[ofa-general] ***SPAM*** Re: [PATCH 8/8]: rds-tools: add new rds-ping utility
Olaf Kirch
okir at lst.de
Thu Apr 24 02:14:03 PDT 2008
From 01d43fd80fe8ca463ec01c073bf3d8c03c7daa26 Mon Sep 17 00:00:00 2001
From: Olaf Kirch <olaf.kirch at oracle.com>
Date: Thu, 24 Apr 2008 00:49:37 -0700
Subject: [PATCH] Add new rds-ping utility
This adds a new utility that acts a lot like the traditional ping
command, but uses RDS instead of ICMP. Its main purpose is to have
a simple tool to check the reachability of remote nodes.
The required kernel patch is posted separately.
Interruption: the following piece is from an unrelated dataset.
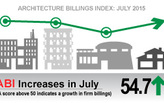 "Architecture Billings Index in July reflects ""healthy and sustained demand for design services"""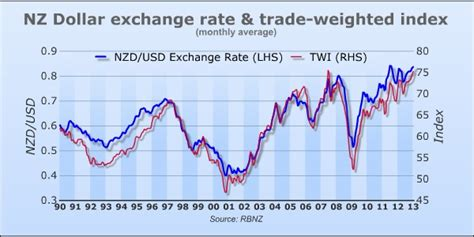 Nz Currency Rate by February 2013 Econfix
Signed-off-by: Olaf Kirch <olaf.kirch at oracle.com>
---
Makefile.in | 3 +-
rds-ping.1 | 69 +++++++++++
rds-ping.c | 385 +++++++++++++++++++++++++++++++++++++++++++++++++++++++++++
3 files changed, 456 insertions(+), 1 deletions(-)
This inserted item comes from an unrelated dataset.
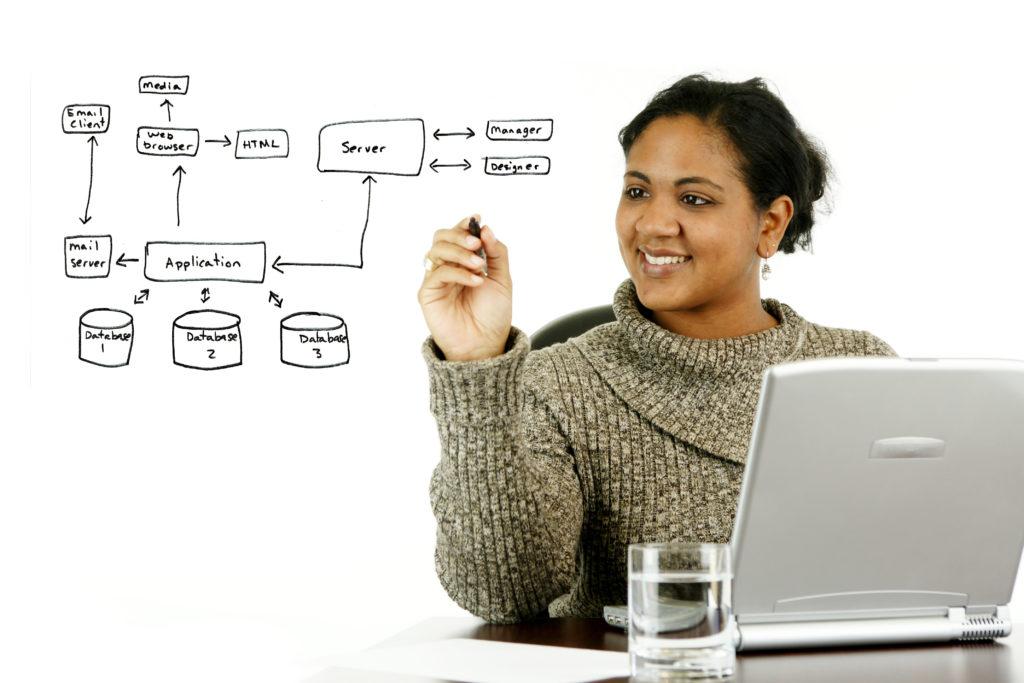 Titre Professionnel Développeur Web et Web Mobile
create mode 100644 rds-ping.1
create mode 100644 rds-ping.c
diff --git a/Makefile.in b/Makefile.in
index 7cad5f1..363bb58 100644
--- a/Makefile.in
+++ b/Makefile.in
@@ -24,7 +24,7 @@ else
COMMON_OBJECTS = $(subst .c,.o,$(filter-out pfhack.c,$(COMMON_SOURCES)))
endif
-PROGRAMS = rds-gen rds-sink rds-info rds-stress
+PROGRAMS = rds-gen rds-sink rds-info rds-stress rds-ping
all-programs: $(PROGRAMS)
@@ -65,6 +65,7 @@ EXTRA_DIST := rds-info.1 \
rds-gen.1 \
rds-sink.1 \
rds-stress.1 \
+ rds-ping.1 \
rds.7 \
rds-rdma.7 \
Makefile.in \
diff --git a/rds-ping.1 b/rds-ping.1
new file mode 100644
index 0000000..ae06787
--- /dev/null
+++ b/rds-ping.1
@@ -0,0 +1,69 @@
+.Dd Apr 22, 2008
+.Dt RDS-PING 1
+.Os
+.Sh NAME
+.Nm rds-ping
+.Nd test reachability of remote node over RDS
+.Pp
+.Sh SYNOPSIS
+.Nm rds-ping
+.Bk -words
+.Op Fl c Ar count
+.Op Fl i Ar interval
+.Op Fl I Ar local_addr
+.Ar remote_addr
+
+.Sh DESCRIPTION
+.Nm rds-ping
+is used to test whether a remote node is reachable over RDS.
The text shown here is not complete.